In the near-term, National Grid’s customers “are facing significant cost of living challenges” as flagged by CEO John Pettigrew in prepared remarks published with the full-year results.
The rising cost of living is a risk to National Grid’s profits in the short-term, noted Laura Hoy, an equity analyst at Hargreaves Lansdown, in a recent analysis. “The surge in energy costs means customers are already struggling and there’s a lot of pressure on regulators to start slicing into utilities’ profits,” she wrote.
The government has no plans to introduce a windfall tax on electricity firms like the one the North Sea oil producers have been slapped with. But the current headwinds cloud the near-term outlook.
A move away from fossil fuels
The investment case for National Grid is arguably its push into offshore wind farms, as part of plans to develop its UK energy network. The proposal is for 15 connection points that will bring energy from 18 offshore wind farms to the UK. The company has estimated that it could save consumers £5.5bn in costs by 2030, reported the Financial Times.
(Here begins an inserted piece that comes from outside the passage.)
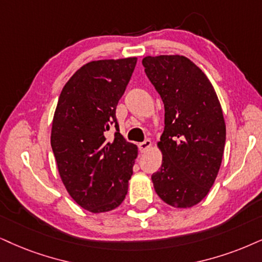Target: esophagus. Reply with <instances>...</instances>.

The government is targeting 50GW of energy from offshore wind farms by 2030, a five-fold increase on the current 10GW capacity, and National Grid’s proposal could potentially cover 23GW of energy needs.
The plans were warmly received by Duncan Sinclair, an analyst at the consultancy Baringa. He told the Financial Times that it was a “much more sensible way to connect the huge volumes of new offshore wind capacity needed and would save on costs for consumers overall”.
National Grid continues to look for ways to divert away from fossil fuels, including plans to sell 60% of its gas transmission business to the world’s largest infrastructure investor, Macquarie [MQG.AX]. The Financial Times reported on 7 August that the UK government would be reviewing the deal, but a National Grid spokesperson told the paper that this had been expected.
Arguing the long-term investment case, Hoy wrote: “National Grid has the traditional pros of a utility, but also growth opportunities — a rarity for the sector. And we commend its willingness to pounce on shifting energy trends. But investors are paying for [National Grid’s] strengths with an above-average price-to-earnings ratio.”
National Grid has three ‘hold’ ratings, according to MarketBeat data. The consensus target price is 1,145p, implying a marginal upside of 0.7% from the closing price on 9 August.